### Exercício 1
De acordo com o trecho sobre privatizações, quantas empresas de serviços foram criadas ou reestatizadas pelos governos desses países desde 2000?
### Exercício 2
Diga se cada afirmação concorda com o trecho sobre privatizações, justificando com as palavras exatas do texto: (a) O TNI tem sede na Holanda. (b) A reestatização nos países centrais atingiu principalmente o setor bancário. (c) No Brasil, ainda prevalece a subordinação ao capital privado para o desenvolvimento econômico.
### Exercício 3
Transcreva sem alterações o trecho sobre privatizações de "Foto: Jaélcio Santana" até "governos nesses países.".

### Trecho para leitura
--------------------------------
A greve realizada pelos metroviários da CBTU de Recife-PE, e o indicativo de greve para o próximo dia 15/8 dos metroviários de SP já seriam motivos suficientes para ter um plano nacional que unificasse as lutas. Cercando-as de solidariedade através da mobilização de outras categorias contra a agenda de privatizações dos governos estaduais e federal, outros ataques como o arcabouço fiscal e o marco temporal, e pela revogação das reformas de Temer e Bolsonaro.

Felipe GuarnieriDiretor do Sindicato dos Metroviarios de SP

terça-feira 8 de agosto de 2023 | Edição do dia

Foto: Jaélcio Santana

As privatizações dos serviços públicos são uma característica estrutural do neoliberalismo. Remarcam o protagonismo do capital financeiro na ordem dominante do estado capitalista. Representam, assim, os interesses econômicos da fração hegemônica da burguesia, vinculada à especulação financeira.

Contudo, em alguns países centrais do capitalismo, como EUA, Alemanha, França e Inglaterra, as últimas duas décadas produziram uma tendência inversa. A reestatização de empresas, principalmente as ligadas ao setor de água e saneamento, energia elétrica e transporte público, passou a ser uma realidade. É o que aponta estudos recentes realizados pelo TNI (Transnational Institute)- centro de estudos em democracia e sustentabilidade, sediado na Holanda. De 2000 para cá mais de 1400 empresas de servicos foram criadas ou reestatizadas pelos governos nesses países.

Se nos países imperialistas, a doutrina neoliberal da privatização manifestou contradições na relação entre os interesses econômicos e a dominação politica, nos países de neoliberalismo atrasado, como o caso do Brasil, consequentemente, a subordinação ao capital privado (em grande parte estrangeiro) para o desenvolvimento econômico ainda é o que prima.

A transição do governo de extrema direita para um governo de frente ampla ocorre num contexto de polarização política, entretanto possui uma relação de complementariedade econômica. No sentido de que são dois tipos de governo, dentro de um regime degradado pelo golpe institucional de 2016, que manifestam a dominação do capital financeiro. Traços marcantes da crise orgânica, em que a fração dominante da burguesia não consegue exercer sua hegemonia de classe por meio de seus líderes tradicionais.

A liderança de conciliação de classe do PT no governo de Frente Ampla passa, portanto, em absorver a agenda econômica neoliberal da extrema direita, reordenando-a conforme sua política, mas sob a perspectiva dos interesses da classe dominante.
--------------------------------
### Material extraído
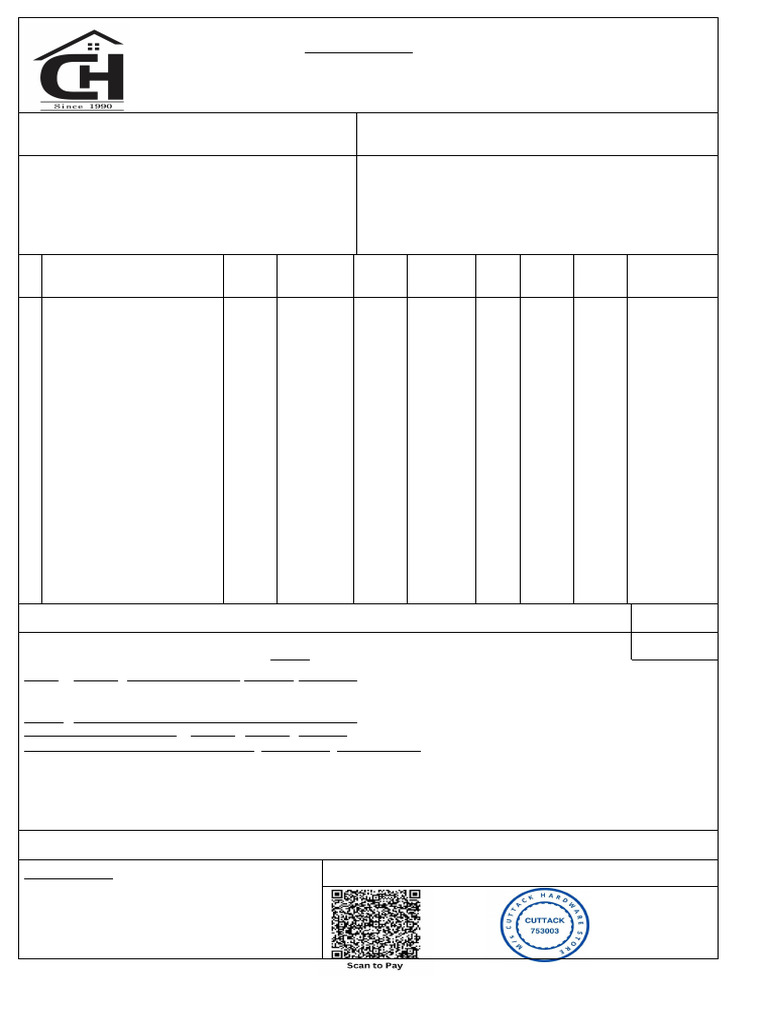 CH
Since 1990

M/S CUTTACK HARDWARE STORE
CUTTACK
753003

Scan to Pay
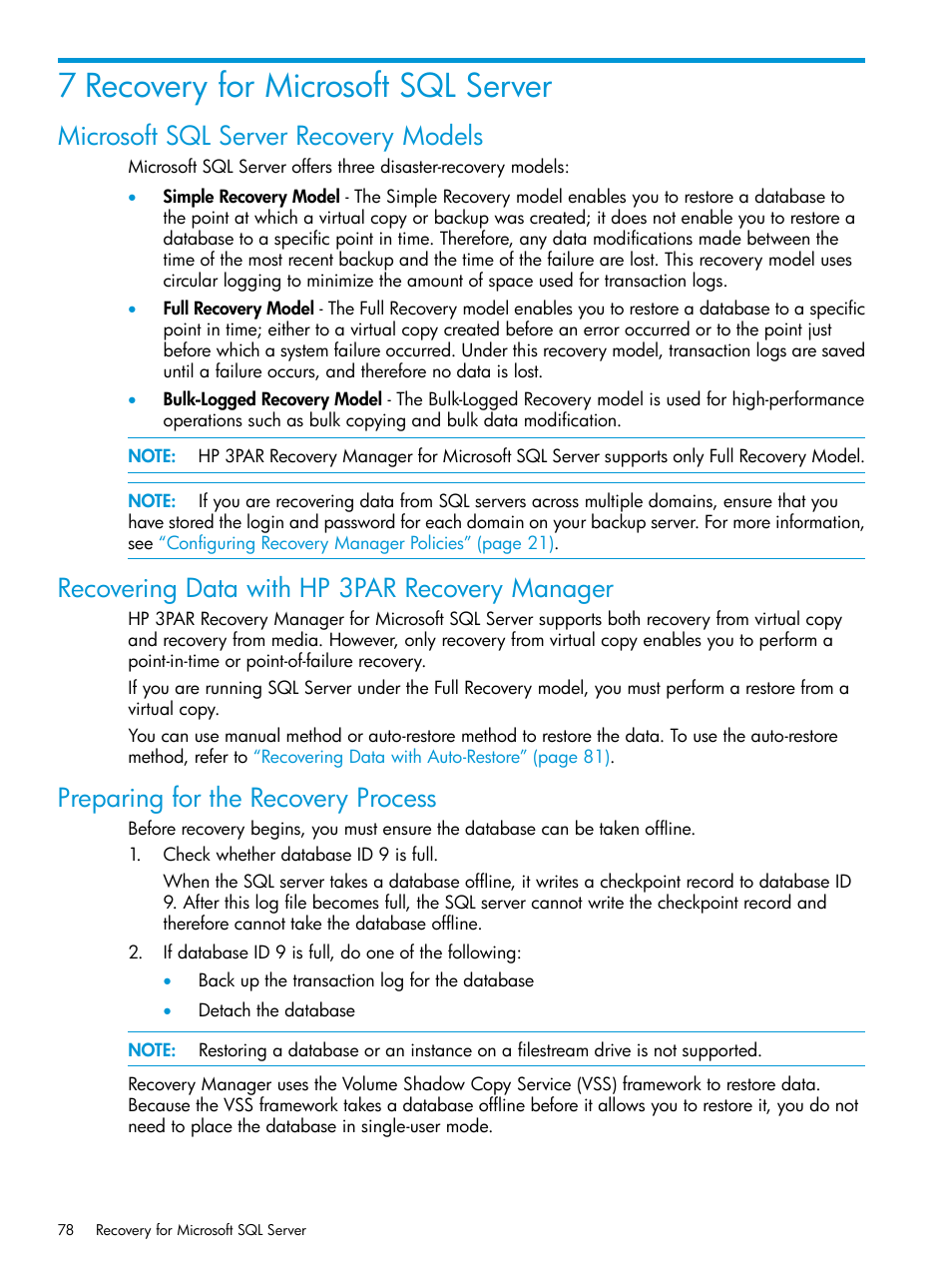 7 Recovery for Microsoft SQL Server

Microsoft SQL Server Recovery Models

Microsoft SQL Server offers three disaster-recovery models:

• Simple Recovery Model - The Simple Recovery model enables you to restore a database to the point at which a virtual copy or backup was created; it does not enable you to restore a database to a specific point in time. Therefore, any data modifications made between the time of the most recent backup and the time of the failure are lost. This recovery model uses circular logging to minimize the amount of space used for transaction logs.

• Full Recovery Model - The Full Recovery model enables you to restore a database to a specific point in time; either to a virtual copy created before an error occurred or to the point just before which a system failure occurred. Under this recovery model, transaction logs are saved until a failure occurs, and therefore no data is lost.

• Bulk-Logged Recovery Model - The Bulk-Logged Recovery model is used for high-performance operations such as bulk copying and bulk data modification.

NOTE: HP 3PAR Recovery Manager for Microsoft SQL Server supports only Full Recovery Model.

NOTE: If you are recovering data from SQL servers across multiple domains, ensure that you have stored the login and password for each domain on your backup server. For more information, see "Configuring Recovery Manager Policies" (page 21).

Recovering Data with HP 3PAR Recovery Manager

HP 3PAR Recovery Manager for Microsoft SQL Server supports both recovery from virtual copy and recovery from media. However, only recovery from virtual copy enables you to perform a point-in-time or point-of-failure recovery.

If you are running SQL Server under the Full Recovery model, you must perform a restore from a virtual copy.

You can use manual method or auto-restore method to restore the data. To use the auto-restore method, refer to "Recovering Data with Auto-Restore" (page 81).

Preparing for the Recovery Process

Before recovery begins, you must ensure the database can be taken offline.

1. Check whether database ID 9 is full.

When the SQL server takes a database offline, it writes a checkpoint record to database ID 9. After this log file becomes full, the SQL server cannot write the checkpoint record and therefore cannot take the database offline.

2. If database ID 9 is full, do one of the following:

• Back up the transaction log for the database

• Detach the database

NOTE: Restoring a database or an instance on a filestream drive is not supported.

Recovery Manager uses the Volume Shadow Copy Service (VSS) framework to restore data. Because the VSS framework takes a database offline before it allows you to restore it, you do not need to place the database in single-user mode.

78 Recovery for Microsoft SQL Server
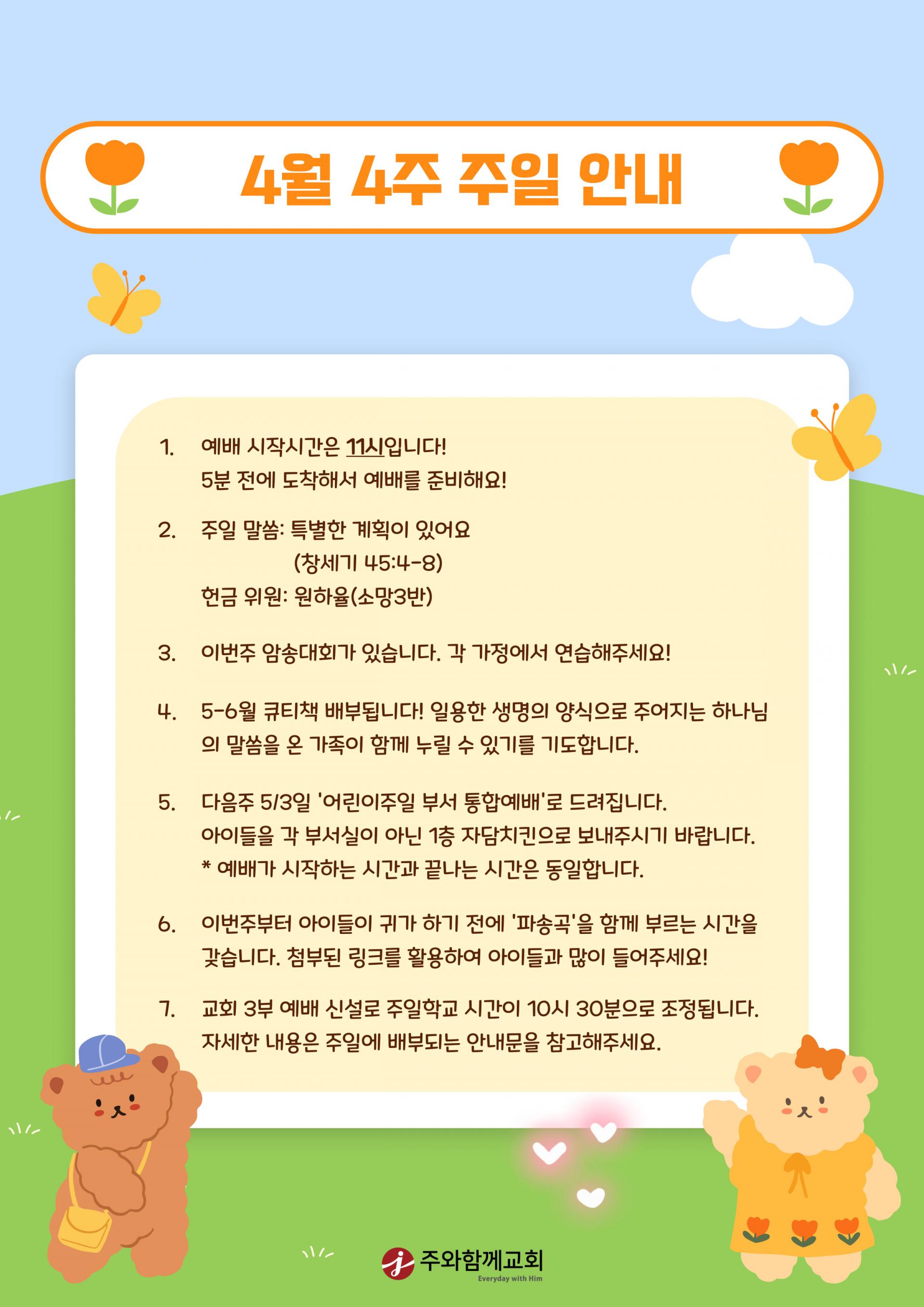 4월 4주 주일 안내

1. 예배 시작시간은 11시입니다!
5분 전에 도착해서 예배를 준비해요!

2. 주일 말씀: 특별한 계획이 있어요
(창세기 45:4-8)
헌금 위원: 원하율(소망3반)

3. 이번주 암송대회가 있습니다. 각 가정에서 연습해주세요!

4. 5-6월 큐티책 배부됩니다! 일용한 생명의 양식으로 주어지는 하나님의 말씀을 온 가족이 함께 누릴 수 있기를 기도합니다.

5. 다음주 5/3일 '어린이주일 부서 통합예배'로 드려집니다.
아이들을 각 부서실이 아닌 1층 자담치킨으로 보내주시기 바랍니다.
* 예배가 시작하는 시간과 끝나는 시간은 동일합니다.

6. 이번주부터 아이들이 귀가 하기 전에 '파송곡'을 함께 부르는 시간을 갖습니다. 첨부된 링크를 활용하여 아이들과 많이 들어주세요!

7. 교회 3부 예배 신설로 주일학교 시간이 10시 30분으로 조정됩니다.
자세한 내용은 주일에 배부되는 안내문을 참고해주세요.

주와함께교회
Everyday with Him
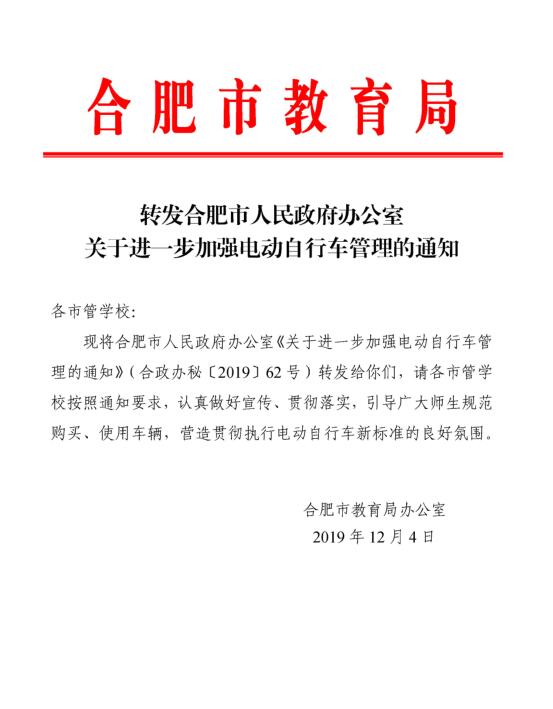 合肥市教育局

转发合肥市人民政府办公室
关于进一步加强电动自行车管理的通知

各市管学校：

现将合肥市人民政府办公室《关于进一步加强电动自行车管理的通知》（合政办秘〔2019〕62号）转发给你们，请各市管学校按照通知要求，认真做好宣传、贯彻落实，引导广大师生规范购买、使用车辆，营造贯彻执行电动自行车新标准的良好氛围。

合肥市教育局办公室
2019年12月4日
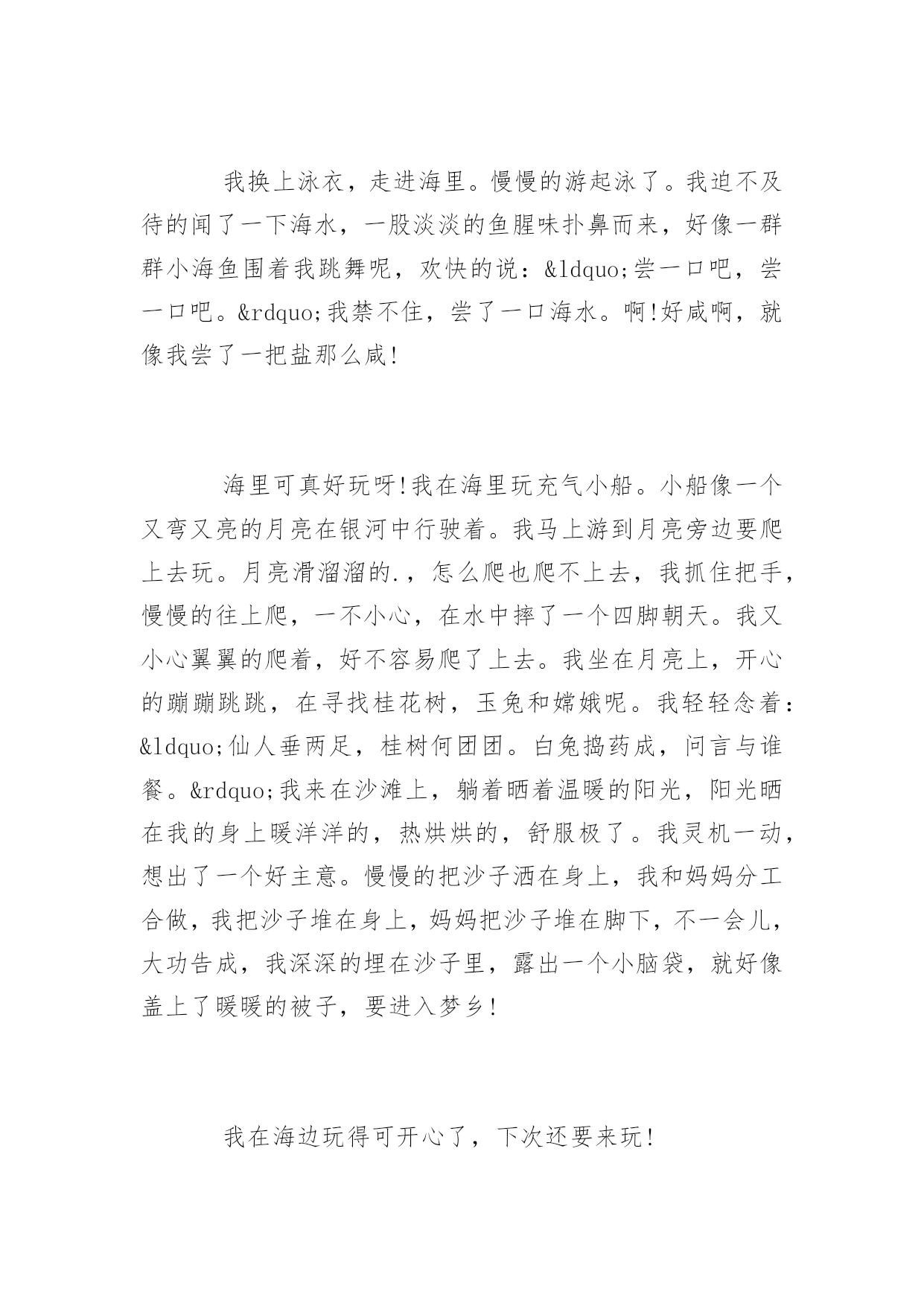 我换上泳衣，走进海里。慢慢的游起泳了。我迫不及待的闻了一下海水，一股淡淡的鱼腥味扑鼻而来，好像一群群小海鱼围着我跳舞呢，欢快的说：&ldquo;尝一口吧，尝一口吧。&rdquo;我禁不住，尝了一口海水。啊!好咸啊，就像我尝了一把盐那么咸!

海里可真好玩呀!我在海里玩充气小船。小船像一个又弯又亮的月亮在银河中行驶着。我马上游到月亮旁边要爬上去玩。月亮滑溜溜的.，怎么爬也爬不上去，我抓住把手，慢慢的往上爬，一不小心，在水中摔了一个四脚朝天。我又小心翼翼的爬着，好不容易爬了上去。我坐在月亮上，开心的蹦蹦跳跳，在寻找桂花树，玉兔和嫦娥呢。我轻轻念着：&ldquo;仙人垂两足，桂树何团团。白兔捣药成，问言与谁餐。&rdquo;我来在沙滩上，躺着晒着温暖的阳光，阳光晒在我的身上暖洋洋的，热烘烘的，舒服极了。我灵机一动，想出了一个好主意。慢慢的把沙子洒在身上，我和妈妈分工合做，我把沙子堆在身上，妈妈把沙子堆在脚下，不一会儿，大功告成，我深深的埋在沙子里，露出一个小脑袋，就好像盖上了暖暖的被子，要进入梦乡!

我在海边玩得可开心了，下次还要来玩!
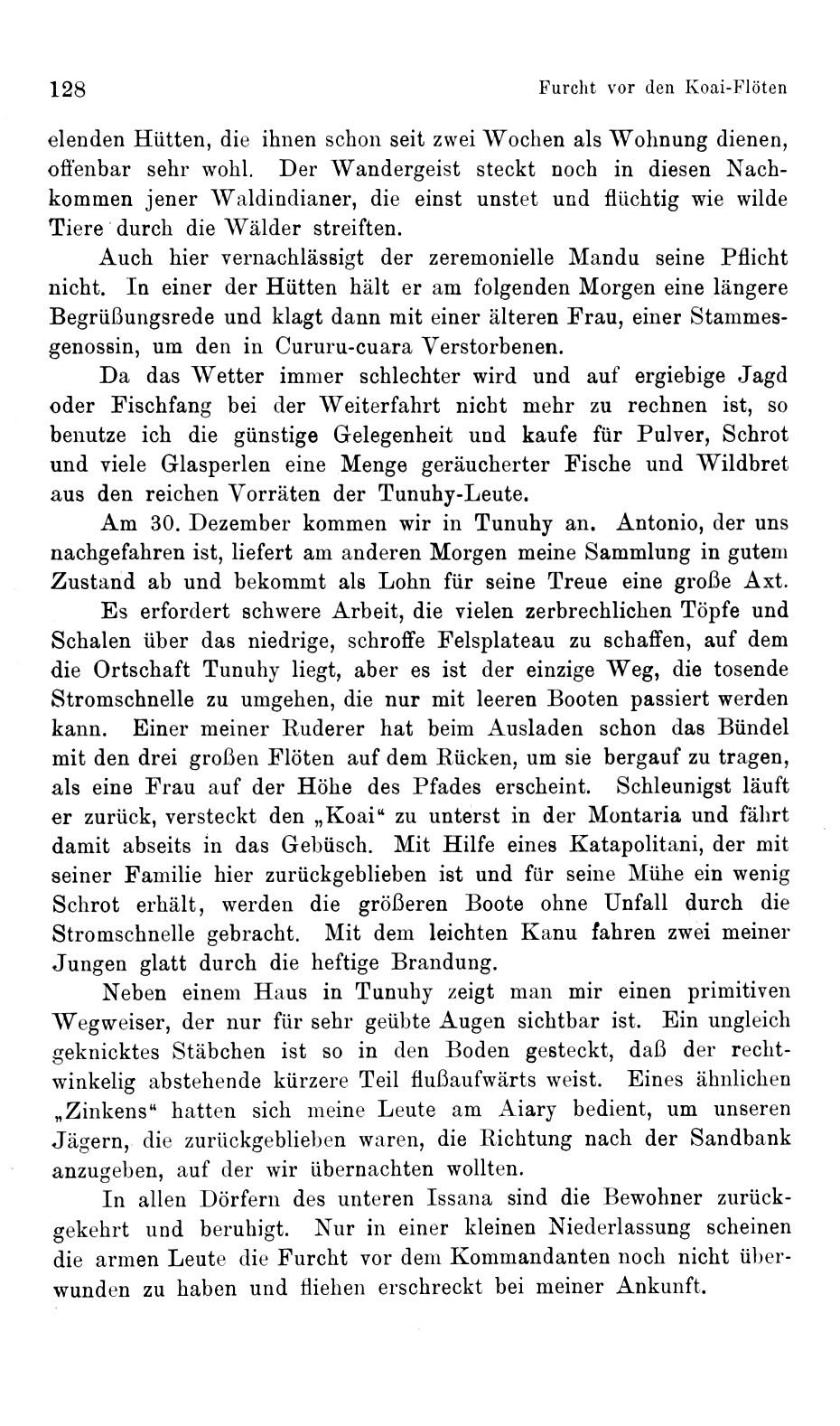 128 Furcht vor den Koai-Flöten

elenden Hütten, die ihnen schon seit zwei Wochen als Wohnung dienen, offenbar sehr wohl. Der Wandergeist steckt noch in diesen Nachkommen jener Waldindianer, die einst unstet und flüchtig wie wilde Tiere durch die Wälder streiften.

Auch hier vernachlässigt der zeremonielle Mandu seine Pflicht nicht. In einer der Hütten hält er am folgenden Morgen eine längere Begrüßungsrede und klagt dann mit einer älteren Frau, einer Stammesgenossin, um den in Cururu-cuara Verstorbenen.

Da das Wetter immer schlechter wird und auf ergiebige Jagd oder Fischfang bei der Weiterfahrt nicht mehr zu rechnen ist, so benutze ich die günstige Gelegenheit und kaufe für Pulver, Schrot und viele Glasperlen eine Menge geräucherter Fische und Wildbret aus den reichen Vorräten der Tunuhy-Leute.

Am 30. Dezember kommen wir in Tunuhy an. Antonio, der uns nachgefahren ist, liefert am anderen Morgen meine Sammlung in gutem Zustand ab und bekommt als Lohn für seine Treue eine große Axt.

Es erfordert schwere Arbeit, die vielen zerbrechlichen Töpfe und Schalen über das niedrige, schroffe Felsplateau zu schaffen, auf dem die Ortschaft Tunuhy liegt, aber es ist der einzige Weg, die tosende Stromschnelle zu umgehen, die nur mit leeren Booten passiert werden kann. Einer meiner Ruderer hat beim Ausladen schon das Bündel mit den drei großen Flöten auf dem Rücken, um sie bergauf zu tragen, als eine Frau auf der Höhe des Pfades erscheint. Schleunigst läuft er zurück, versteckt den „Koai“ zu unterst in der Montaria und fährt damit abseits in das Gebüsch. Mit Hilfe eines Katapolitani, der mit seiner Familie hier zurückgeblieben ist und für seine Mühe ein wenig Schrot erhält, werden die größeren Boote ohne Unfall durch die Stromschnelle gebracht. Mit dem leichten Kanu fahren zwei meiner Jungen glatt durch die heftige Brandung.

Neben einem Haus in Tunuhy zeigt man mir einen primitiven Wegweiser, der nur für sehr geübte Augen sichtbar ist. Ein ungleich geknicktes Stäbchen ist so in den Boden gesteckt, daß der rechtwinkelig abstehende kürzere Teil flußaufwärts weist. Eines ähnlichen „Zinkens“ hatten sich meine Leute am Aiary bedient, um unseren Jägern, die zurückgeblieben waren, die Richtung nach der Sandbank anzugeben, auf der wir übernachten wollten.

In allen Dörfern des unteren Issana sind die Bewohner zurückgekehrt und beruhigt. Nur in einer kleinen Niederlassung scheinen die armen Leute die Furcht vor dem Kommandanten noch nicht überwunden zu haben und fliehen erschreckt bei meiner Ankunft.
--------------------------------
### Resposta 1
Mais de 1400 empresas de serviços.

### Resposta 2
(a) Sim: "sediado na Holanda".
(b) Não: "principalmente as ligadas ao setor de água e saneamento, energia elétrica e transporte público".
(c) Sim: "a subordinação ao capital privado (em grande parte estrangeiro) para o desenvolvimento econômico ainda é o que prima".

### Resposta 3
Foto: Jaélcio Santana

As privatizações dos serviços públicos são uma característica estrutural do neoliberalismo. Remarcam o protagonismo do capital financeiro na ordem dominante do estado capitalista. Representam, assim, os interesses econômicos da fração hegemônica da burguesia, vinculada à especulação financeira.

Contudo, em alguns países centrais do capitalismo, como EUA, Alemanha, França e Inglaterra, as últimas duas décadas produziram uma tendência inversa. A reestatização de empresas, principalmente as ligadas ao setor de água e saneamento, energia elétrica e transporte público, passou a ser uma realidade. É o que aponta estudos recentes realizados pelo TNI (Transnational Institute)- centro de estudos em democracia e sustentabilidade, sediado na Holanda. De 2000 para cá mais de 1400 empresas de servicos foram criadas ou reestatizadas pelos governos nesses países.